Geek Show

Nightmare Alley

Geek shows were an act in traveling carnivals and circuses of early America and were often part of a larger sideshow. The billed performer’s act consisted of a single geek, who stood in center ring to chase live chickens. It ended with the performer biting the chickens’ heads off and swallowing them.

The geek shows were often used as openers for what are commonly known as freak shows. It was a matter of pride among circus and carnival professionals not to have traveled with a troupe that included geeks. Geeks were often alcoholics or drug addicts, and paid with liquor – especially during Prohibition – or with narcotics.

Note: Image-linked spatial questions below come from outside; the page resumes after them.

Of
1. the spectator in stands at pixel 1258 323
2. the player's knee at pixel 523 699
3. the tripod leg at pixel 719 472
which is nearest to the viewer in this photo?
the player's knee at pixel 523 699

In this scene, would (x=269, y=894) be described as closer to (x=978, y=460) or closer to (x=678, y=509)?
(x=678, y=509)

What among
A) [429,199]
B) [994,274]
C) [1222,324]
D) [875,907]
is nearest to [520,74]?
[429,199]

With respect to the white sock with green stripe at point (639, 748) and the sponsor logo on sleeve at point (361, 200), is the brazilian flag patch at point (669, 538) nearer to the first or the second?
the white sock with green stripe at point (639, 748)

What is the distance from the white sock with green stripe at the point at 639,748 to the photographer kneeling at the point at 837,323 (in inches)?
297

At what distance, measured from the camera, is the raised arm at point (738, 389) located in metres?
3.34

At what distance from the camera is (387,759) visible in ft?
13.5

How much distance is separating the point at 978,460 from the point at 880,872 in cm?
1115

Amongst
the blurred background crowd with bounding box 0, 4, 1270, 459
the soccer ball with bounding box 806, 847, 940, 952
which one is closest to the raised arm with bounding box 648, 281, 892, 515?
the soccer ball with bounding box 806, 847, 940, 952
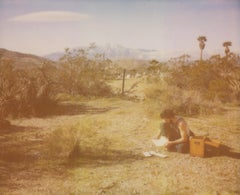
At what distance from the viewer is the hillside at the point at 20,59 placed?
597 cm

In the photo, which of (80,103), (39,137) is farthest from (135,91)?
(39,137)

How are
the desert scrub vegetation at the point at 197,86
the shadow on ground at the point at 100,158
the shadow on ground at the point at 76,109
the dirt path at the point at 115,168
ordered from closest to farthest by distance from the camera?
the dirt path at the point at 115,168 → the shadow on ground at the point at 100,158 → the shadow on ground at the point at 76,109 → the desert scrub vegetation at the point at 197,86

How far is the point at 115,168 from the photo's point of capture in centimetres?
406

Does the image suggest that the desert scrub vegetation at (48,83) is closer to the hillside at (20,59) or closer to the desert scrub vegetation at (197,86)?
the hillside at (20,59)

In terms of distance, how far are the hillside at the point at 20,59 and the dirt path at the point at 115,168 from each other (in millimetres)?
1519

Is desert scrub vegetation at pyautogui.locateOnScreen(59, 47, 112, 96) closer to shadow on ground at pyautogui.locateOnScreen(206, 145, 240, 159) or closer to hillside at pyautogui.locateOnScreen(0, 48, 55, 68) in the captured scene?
hillside at pyautogui.locateOnScreen(0, 48, 55, 68)

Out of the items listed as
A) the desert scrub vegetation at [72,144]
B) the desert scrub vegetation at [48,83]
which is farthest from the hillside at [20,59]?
the desert scrub vegetation at [72,144]

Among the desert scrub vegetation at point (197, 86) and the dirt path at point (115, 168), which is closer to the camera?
the dirt path at point (115, 168)

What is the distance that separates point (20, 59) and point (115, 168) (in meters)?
3.93

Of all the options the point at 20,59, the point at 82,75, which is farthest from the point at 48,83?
the point at 82,75

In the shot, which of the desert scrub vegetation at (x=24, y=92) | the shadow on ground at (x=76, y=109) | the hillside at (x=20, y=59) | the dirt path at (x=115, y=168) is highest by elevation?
the hillside at (x=20, y=59)

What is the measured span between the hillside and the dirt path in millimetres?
1519

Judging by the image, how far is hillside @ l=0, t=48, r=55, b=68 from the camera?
19.6 feet

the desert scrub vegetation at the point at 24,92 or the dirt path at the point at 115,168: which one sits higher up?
the desert scrub vegetation at the point at 24,92
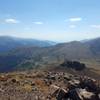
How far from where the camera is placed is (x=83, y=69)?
576 feet

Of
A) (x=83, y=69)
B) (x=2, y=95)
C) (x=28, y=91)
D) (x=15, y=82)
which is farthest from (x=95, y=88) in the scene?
(x=83, y=69)

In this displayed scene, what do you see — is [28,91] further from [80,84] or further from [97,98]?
[97,98]

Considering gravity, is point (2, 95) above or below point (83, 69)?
above

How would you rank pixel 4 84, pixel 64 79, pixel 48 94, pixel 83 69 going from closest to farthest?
pixel 48 94
pixel 4 84
pixel 64 79
pixel 83 69

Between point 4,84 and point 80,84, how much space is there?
44.7 ft

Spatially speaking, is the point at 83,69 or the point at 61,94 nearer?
the point at 61,94

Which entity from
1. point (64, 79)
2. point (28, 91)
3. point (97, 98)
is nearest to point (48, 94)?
point (28, 91)

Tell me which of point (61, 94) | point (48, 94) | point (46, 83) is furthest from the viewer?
point (46, 83)

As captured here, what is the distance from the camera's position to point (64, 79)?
5500cm

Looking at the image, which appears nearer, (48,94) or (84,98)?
(84,98)

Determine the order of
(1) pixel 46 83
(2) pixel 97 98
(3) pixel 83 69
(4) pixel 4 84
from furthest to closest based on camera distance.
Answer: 1. (3) pixel 83 69
2. (1) pixel 46 83
3. (4) pixel 4 84
4. (2) pixel 97 98

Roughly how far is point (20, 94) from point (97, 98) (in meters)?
11.6

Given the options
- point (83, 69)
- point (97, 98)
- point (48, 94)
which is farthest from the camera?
point (83, 69)

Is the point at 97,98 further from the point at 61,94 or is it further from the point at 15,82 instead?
the point at 15,82
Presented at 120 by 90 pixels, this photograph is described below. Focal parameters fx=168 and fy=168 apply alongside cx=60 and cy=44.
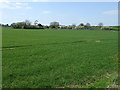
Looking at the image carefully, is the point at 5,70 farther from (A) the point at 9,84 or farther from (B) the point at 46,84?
(B) the point at 46,84

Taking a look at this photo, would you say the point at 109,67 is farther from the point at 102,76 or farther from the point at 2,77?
the point at 2,77

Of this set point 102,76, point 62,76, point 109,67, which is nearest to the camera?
point 62,76

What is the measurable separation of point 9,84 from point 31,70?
2.47 m

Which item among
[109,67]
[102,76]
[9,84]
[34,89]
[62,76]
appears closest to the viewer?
[34,89]

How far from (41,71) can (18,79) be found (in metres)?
1.79

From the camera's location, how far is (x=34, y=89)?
6801mm

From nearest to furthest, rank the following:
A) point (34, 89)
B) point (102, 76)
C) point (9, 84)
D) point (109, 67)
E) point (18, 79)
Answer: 1. point (34, 89)
2. point (9, 84)
3. point (18, 79)
4. point (102, 76)
5. point (109, 67)

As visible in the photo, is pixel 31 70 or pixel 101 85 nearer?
pixel 101 85

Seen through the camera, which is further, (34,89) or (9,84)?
(9,84)

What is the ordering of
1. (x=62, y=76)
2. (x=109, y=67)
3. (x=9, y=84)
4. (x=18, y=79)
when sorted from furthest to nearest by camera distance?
(x=109, y=67), (x=62, y=76), (x=18, y=79), (x=9, y=84)

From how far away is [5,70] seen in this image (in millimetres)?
9547

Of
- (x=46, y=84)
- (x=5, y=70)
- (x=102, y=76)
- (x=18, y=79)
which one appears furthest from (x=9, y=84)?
(x=102, y=76)

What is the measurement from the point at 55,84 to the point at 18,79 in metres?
1.90

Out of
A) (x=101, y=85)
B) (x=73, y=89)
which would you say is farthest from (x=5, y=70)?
(x=101, y=85)
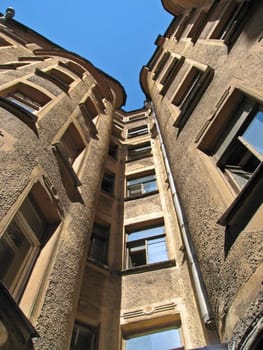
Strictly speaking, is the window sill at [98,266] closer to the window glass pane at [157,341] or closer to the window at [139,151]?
the window glass pane at [157,341]

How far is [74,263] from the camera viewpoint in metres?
6.42

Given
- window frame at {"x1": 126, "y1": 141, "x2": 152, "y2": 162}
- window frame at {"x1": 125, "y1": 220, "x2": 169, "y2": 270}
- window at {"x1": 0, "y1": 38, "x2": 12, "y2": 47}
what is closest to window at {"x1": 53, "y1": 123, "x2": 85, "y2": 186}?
window frame at {"x1": 125, "y1": 220, "x2": 169, "y2": 270}

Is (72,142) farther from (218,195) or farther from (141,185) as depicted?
(218,195)

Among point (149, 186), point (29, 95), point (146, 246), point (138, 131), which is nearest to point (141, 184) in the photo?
point (149, 186)

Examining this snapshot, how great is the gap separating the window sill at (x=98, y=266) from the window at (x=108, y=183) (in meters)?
4.73

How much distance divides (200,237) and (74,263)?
95.7 inches

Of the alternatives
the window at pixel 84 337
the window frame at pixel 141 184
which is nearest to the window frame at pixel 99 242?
the window at pixel 84 337

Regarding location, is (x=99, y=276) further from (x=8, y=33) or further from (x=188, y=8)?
(x=8, y=33)

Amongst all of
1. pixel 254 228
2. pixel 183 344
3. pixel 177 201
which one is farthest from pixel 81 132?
pixel 254 228

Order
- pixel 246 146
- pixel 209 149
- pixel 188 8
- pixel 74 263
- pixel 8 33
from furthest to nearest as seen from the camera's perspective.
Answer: pixel 8 33, pixel 188 8, pixel 209 149, pixel 74 263, pixel 246 146

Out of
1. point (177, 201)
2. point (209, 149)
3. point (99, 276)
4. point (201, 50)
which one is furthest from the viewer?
point (201, 50)

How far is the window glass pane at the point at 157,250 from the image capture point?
9.17 metres

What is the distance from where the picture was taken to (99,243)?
32.0 feet

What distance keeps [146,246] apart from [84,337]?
12.1ft
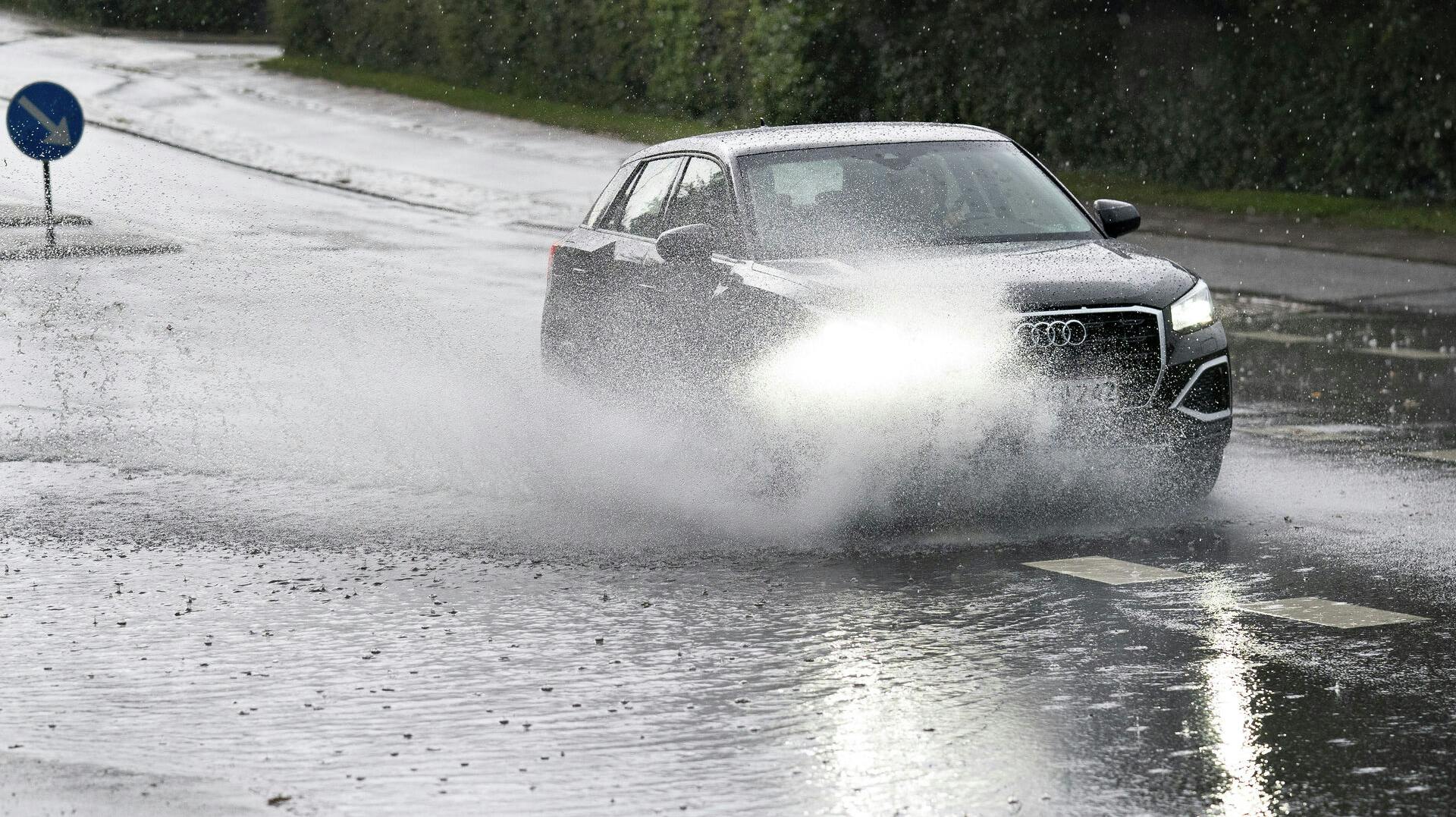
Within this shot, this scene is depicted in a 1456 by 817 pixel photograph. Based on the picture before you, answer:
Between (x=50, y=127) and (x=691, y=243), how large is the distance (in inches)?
→ 540

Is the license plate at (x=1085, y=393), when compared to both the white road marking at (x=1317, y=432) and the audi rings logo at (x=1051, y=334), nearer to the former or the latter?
the audi rings logo at (x=1051, y=334)

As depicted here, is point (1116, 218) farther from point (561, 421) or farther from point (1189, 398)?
point (561, 421)

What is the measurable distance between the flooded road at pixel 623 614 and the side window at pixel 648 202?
3.07ft

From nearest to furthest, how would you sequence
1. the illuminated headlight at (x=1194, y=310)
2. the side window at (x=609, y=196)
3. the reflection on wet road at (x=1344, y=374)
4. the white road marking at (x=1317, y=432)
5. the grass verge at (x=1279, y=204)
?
the illuminated headlight at (x=1194, y=310), the white road marking at (x=1317, y=432), the side window at (x=609, y=196), the reflection on wet road at (x=1344, y=374), the grass verge at (x=1279, y=204)

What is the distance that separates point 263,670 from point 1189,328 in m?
4.18

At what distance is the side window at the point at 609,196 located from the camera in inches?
452

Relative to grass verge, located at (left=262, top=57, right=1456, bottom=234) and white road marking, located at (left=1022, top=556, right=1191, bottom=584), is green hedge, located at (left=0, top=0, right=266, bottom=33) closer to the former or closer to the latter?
grass verge, located at (left=262, top=57, right=1456, bottom=234)

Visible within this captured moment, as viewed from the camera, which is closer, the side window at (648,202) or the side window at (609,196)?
the side window at (648,202)

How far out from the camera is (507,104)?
126 feet

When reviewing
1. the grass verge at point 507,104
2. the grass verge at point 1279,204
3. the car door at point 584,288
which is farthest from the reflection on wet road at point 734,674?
the grass verge at point 507,104

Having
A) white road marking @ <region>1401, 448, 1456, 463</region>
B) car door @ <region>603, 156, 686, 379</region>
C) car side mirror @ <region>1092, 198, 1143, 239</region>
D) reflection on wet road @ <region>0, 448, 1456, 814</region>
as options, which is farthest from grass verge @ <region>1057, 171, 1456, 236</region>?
reflection on wet road @ <region>0, 448, 1456, 814</region>

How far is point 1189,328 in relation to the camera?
9.11 metres

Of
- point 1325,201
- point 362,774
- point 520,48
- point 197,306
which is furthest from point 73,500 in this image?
point 520,48

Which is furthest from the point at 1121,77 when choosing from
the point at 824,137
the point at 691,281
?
the point at 691,281
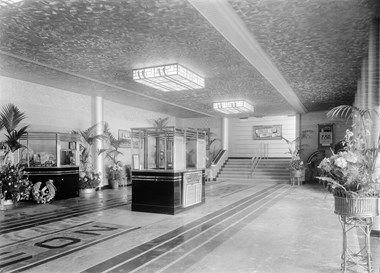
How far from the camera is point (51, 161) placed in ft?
29.7

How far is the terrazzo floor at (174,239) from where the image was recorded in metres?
3.72

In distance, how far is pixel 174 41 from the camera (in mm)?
5496

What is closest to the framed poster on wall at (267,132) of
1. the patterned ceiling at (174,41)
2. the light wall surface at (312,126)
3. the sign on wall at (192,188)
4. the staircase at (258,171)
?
the staircase at (258,171)

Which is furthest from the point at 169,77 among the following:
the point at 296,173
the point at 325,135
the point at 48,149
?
the point at 325,135

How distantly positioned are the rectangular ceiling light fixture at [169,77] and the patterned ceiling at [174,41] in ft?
0.53

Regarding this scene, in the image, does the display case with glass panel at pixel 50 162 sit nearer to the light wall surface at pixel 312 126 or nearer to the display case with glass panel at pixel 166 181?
the display case with glass panel at pixel 166 181

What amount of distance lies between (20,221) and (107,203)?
2356 mm

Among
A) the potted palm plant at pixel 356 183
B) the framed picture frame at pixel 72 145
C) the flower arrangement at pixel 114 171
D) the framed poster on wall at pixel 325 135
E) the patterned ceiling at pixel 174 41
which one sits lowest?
the flower arrangement at pixel 114 171

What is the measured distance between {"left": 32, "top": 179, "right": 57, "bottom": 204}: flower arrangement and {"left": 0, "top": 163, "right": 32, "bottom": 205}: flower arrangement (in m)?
0.28

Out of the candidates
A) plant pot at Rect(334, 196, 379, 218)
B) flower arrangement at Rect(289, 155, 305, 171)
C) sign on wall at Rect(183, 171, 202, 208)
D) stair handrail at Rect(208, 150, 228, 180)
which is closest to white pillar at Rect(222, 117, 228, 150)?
stair handrail at Rect(208, 150, 228, 180)

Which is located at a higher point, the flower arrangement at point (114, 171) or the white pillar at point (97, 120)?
the white pillar at point (97, 120)

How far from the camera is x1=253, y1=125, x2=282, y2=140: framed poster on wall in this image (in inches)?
717

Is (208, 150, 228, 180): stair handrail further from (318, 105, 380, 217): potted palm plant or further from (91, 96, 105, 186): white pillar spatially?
(318, 105, 380, 217): potted palm plant

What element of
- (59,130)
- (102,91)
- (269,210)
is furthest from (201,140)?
(59,130)
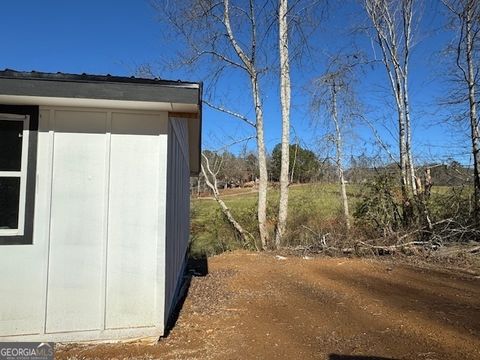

In modern usage, the term ‘geek show’ is often applied to situations where an audience is drawn to a performance or show where the performance consists of a horrific act that is found distasteful but ultimately entertaining by masses. It may also be used by a single person in reference to an experience which he or she found humiliating but others found entertaining. It is used in derision

‘Freaks’ (1932) is a horror film with a long history of controversy because it used real carnival performers. In its original release, it became the only M-G-M film ever to be pulled from cinemas before completing its domestic engagements. In the film noir classic ‘Nightmare Alley’ (1947), based on the novel by William Lindsay Gresham, Tyrone Power plays a sideshow barker in a seedy carnival which includes a geek biting the heads off live chickens. Power’s character later succeeds as a charlatan mentalist, but then descends into alcoholism and is reduced to falsely portraying a geek as a means of survival in another sideshow. In one of Gresham’s non-fiction books, ‘Monster Midway,’ he details the process of making an alcoholic or a drug addict perform a geek act in exchange for a fix.

The artist Joe Coleman bit the heads off white rats as part of his stage act as Doctor Momboozo in the 1980s. He primarily did a ‘Human Bomb’ show, self-detonating at the end, but also performed with the rodents for his turn as a geek.